42 Ga. 389 | Ga. | 1871
Assuming the facts stated in this bill to be true, (as we must in deciding upon the demurrer,) one cannot escape the conclusion that the machinery of the law has been used to give to the defendant an unfair advantage in the contest for this land. He had, by the filing of his bill, necessarily admitted the complainant not to be an intruder, since an intruder is one who does not, in good faith, claim the possession. The Chancellor, by dissolving the injunction, had recognized the bona fides of the then defendant in his claim of the possession, and we are not sure that, until that order, passed with both the parties before him, was in some way discharged, it was not a contempt of the Chancellor to oust the possessor by the summary process resorted to.

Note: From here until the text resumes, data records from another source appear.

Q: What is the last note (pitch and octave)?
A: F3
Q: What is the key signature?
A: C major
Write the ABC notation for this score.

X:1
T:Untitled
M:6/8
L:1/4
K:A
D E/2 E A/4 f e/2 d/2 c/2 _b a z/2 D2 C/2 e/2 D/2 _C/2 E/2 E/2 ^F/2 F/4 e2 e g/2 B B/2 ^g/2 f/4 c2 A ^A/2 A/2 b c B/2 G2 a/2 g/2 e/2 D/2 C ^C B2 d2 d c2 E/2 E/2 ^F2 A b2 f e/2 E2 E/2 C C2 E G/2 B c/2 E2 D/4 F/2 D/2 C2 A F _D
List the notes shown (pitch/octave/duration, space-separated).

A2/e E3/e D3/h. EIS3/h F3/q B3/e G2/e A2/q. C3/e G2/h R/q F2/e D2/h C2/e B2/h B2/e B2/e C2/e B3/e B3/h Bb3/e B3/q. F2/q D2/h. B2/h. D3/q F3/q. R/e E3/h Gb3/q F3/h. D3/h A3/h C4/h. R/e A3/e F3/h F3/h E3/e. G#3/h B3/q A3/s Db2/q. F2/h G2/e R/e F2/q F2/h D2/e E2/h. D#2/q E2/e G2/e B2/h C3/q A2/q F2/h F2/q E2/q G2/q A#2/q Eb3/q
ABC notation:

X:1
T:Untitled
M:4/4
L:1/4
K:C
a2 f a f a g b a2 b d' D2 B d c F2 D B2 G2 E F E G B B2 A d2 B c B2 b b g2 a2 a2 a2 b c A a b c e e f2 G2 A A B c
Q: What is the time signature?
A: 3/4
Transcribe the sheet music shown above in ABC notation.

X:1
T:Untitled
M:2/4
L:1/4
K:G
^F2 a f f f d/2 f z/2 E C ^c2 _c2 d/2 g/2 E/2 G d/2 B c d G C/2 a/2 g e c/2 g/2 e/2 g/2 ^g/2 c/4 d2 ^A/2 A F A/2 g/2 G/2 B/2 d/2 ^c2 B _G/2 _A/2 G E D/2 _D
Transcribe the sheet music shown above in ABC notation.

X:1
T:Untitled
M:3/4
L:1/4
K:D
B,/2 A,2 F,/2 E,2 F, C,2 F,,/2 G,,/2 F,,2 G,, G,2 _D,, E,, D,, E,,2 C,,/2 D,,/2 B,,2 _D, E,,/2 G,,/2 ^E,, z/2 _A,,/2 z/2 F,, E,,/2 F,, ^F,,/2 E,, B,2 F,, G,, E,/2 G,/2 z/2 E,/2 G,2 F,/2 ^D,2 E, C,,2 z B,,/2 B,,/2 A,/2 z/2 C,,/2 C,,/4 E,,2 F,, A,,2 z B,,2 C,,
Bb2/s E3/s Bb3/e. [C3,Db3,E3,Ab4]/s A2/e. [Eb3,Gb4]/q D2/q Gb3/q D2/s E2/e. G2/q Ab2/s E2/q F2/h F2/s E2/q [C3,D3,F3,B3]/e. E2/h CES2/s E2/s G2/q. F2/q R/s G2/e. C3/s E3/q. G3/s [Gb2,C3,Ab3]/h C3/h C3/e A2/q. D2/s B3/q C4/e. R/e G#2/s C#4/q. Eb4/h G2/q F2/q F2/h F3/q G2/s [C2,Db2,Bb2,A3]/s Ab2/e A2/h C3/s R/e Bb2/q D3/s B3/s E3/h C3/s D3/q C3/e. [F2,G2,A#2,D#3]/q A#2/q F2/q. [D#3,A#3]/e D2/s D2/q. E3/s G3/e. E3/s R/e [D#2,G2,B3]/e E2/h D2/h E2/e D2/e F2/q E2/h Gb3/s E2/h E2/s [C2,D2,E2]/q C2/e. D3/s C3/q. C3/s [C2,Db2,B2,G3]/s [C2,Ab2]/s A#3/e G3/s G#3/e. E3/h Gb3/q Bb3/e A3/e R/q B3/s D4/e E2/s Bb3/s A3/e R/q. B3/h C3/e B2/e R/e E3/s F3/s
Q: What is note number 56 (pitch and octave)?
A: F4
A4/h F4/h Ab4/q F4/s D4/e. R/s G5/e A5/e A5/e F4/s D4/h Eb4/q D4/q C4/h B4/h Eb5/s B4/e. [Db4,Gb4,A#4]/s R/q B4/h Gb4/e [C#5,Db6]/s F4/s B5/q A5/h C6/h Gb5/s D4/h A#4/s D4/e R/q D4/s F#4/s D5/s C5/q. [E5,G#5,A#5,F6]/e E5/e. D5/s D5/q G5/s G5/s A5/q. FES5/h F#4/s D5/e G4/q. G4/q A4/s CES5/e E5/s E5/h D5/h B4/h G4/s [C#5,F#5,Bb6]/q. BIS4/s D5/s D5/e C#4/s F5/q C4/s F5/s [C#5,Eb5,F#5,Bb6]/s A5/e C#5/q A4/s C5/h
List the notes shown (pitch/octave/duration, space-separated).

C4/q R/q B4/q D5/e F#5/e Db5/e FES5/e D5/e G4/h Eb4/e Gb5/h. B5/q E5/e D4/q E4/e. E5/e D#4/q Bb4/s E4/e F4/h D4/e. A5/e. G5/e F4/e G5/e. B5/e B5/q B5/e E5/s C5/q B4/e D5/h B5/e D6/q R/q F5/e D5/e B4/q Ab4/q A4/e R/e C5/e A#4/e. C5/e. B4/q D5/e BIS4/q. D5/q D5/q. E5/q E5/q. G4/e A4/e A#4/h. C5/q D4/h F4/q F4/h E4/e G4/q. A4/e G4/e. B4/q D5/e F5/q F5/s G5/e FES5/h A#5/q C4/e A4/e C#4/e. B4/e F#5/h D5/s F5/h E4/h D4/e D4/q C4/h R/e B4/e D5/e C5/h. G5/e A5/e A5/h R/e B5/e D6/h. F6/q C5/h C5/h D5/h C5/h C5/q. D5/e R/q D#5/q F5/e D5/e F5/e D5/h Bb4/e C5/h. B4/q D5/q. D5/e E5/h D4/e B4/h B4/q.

Section 4131 of the Code, whilst it allows the dismissal of a bill in vacation, expressly provides that this shall not be done so as to prejudice any right of the defendant. The defendant was, by the Judge’s order, permitted to go on with the cultivation of the land, and this, after a hearing of the several claims of the parties. It smacks very strongly of contempt of this order, passed in a proceeding, at the suggestion of the then complainant, to dismiss his suit, take out the intruder’s warrant, and seize the opportunity of the temporary absence, from the county, of the landlord, to pounce upon the ignorant and careless tenant, and by hoeus poeus, get the possession.
What the truth of the case may be we know not. We only say that, under the charges in the bill, it was a case for equitable interposition, under the power of the Court, to prevent the evasion of its own orders, and we think the demurrer ought to have been overruled.